───── DOCUMENT SECTION ─────

Wednesday, 29 March 2017

Save (Insert Any Estate Name Here)

SE15 - Old Kent Road/Ilderton - breathe


So it needs to be said that a final decision has been made yet inclusding on the 'case-study' below, and may not be for years but how can we trust, in the current climate especially, that a good decision can be made?

Search 'david cameron layout for estates' and you get interesting results. 'corbusier housing' too.

'What do Theresa May and Le Corbusier have in common. Sadly the same discredited Modernist philosophy on urban planning and how to solve the housing crisis.' says https://andrewlainton.wordpress.com/2017/02/01/theresa-may-goes-all-le-corbusier-its-the-wrong-choice/


https://www.theguardian.com/cities/2017/mar/28/beautiful-place-hull-residents-bransholme-estate-50

The stereotypes are very wrong. Everyone knows they only get bad when they're allowed to by the very people who are supposed to ensure the opposite, to benefit the community and the people.

I'm sure this is the sort of thing that means Michael Gove can get away with saying we've all had enough of experts, and we are where we are. When you have something at least approaching what could be a successful example of housing build, a local council build, a council estate no less, in the heart of London, you'd think it would be held up as a source of some pride by...well, everyone. The very people who should be most supportive of it seem to be doing their best to ruin it, you can only assume for self-gain. Treating homes as a personal property portfolio, a nice 'project' for you to get a contract of some sort for, a way to take away an area from the very people who have built it into somewhere desirable is wrong on so many levels. There should not be repairs left too long until they cause distress to tenants or residents – in fact the terms of a lease mean repairs should of course be seen to by the landlord (council) but whether councils are more than just revenue collectors is another debate. You would, you'd imagine, take pride in maintaining the housing and ensure (again, as should be the case) that tenants and residents do the same. You would not overburden locals, who do appreciate what they've got, with bills while pressurising them by ignoring reports of anything that needs doing for months on end. You would appreciate a low-rise, spacious, green, open, community and realise you can have all this. You do not need high-rise, small-scale, concrete-covered, closed-off, deliberately run-down and looked-down on deliberately ghettoized areas.. You can solve a housing crisis with good planning and fair contracts that deliver on promises to help people from the area - rather than just a few millionaires. You'd realise you're dealing with lives rather than play a game. You would make the most of this green oasis in a probably most unexpected place, rather than planning to destroy it.

───── DATASET EXTRACT ─────

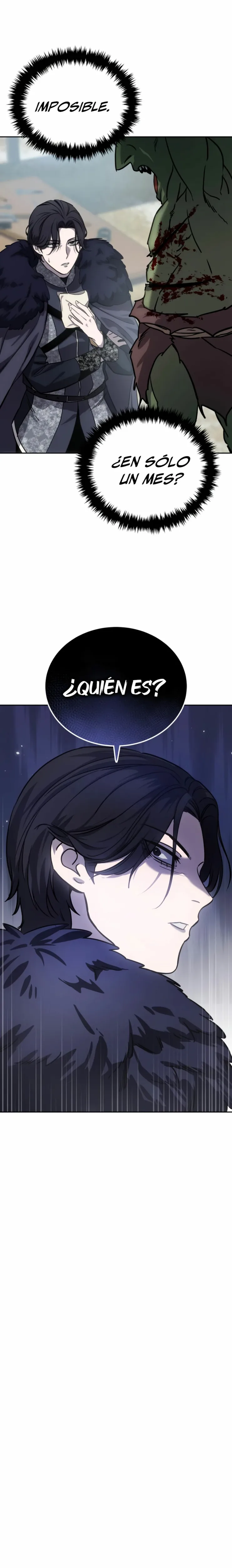 El maestro de la espada acogedor de estrellas capítulo 6, página 17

─────

## ACTIONS TO TAKE
**A)** In the estate blog post, what does the writer say Michael Gove can get away with saying?
**B)** Print the passage of the estate blog post from "SE15 - Old Kent" up to and including "results. 'corbusier housing' too.".

## EXERCISE RESULTS
**A)** That we've all had enough of experts.

**B)**
SE15 - Old Kent Road/Ilderton - breathe


So it needs to be said that a final decision has been made yet inclusding on the 'case-study' below, and may not be for years but how can we trust, in the current climate especially, that a good decision can be made?

Search 'david cameron layout for estates' and you get interesting results. 'corbusier housing' too.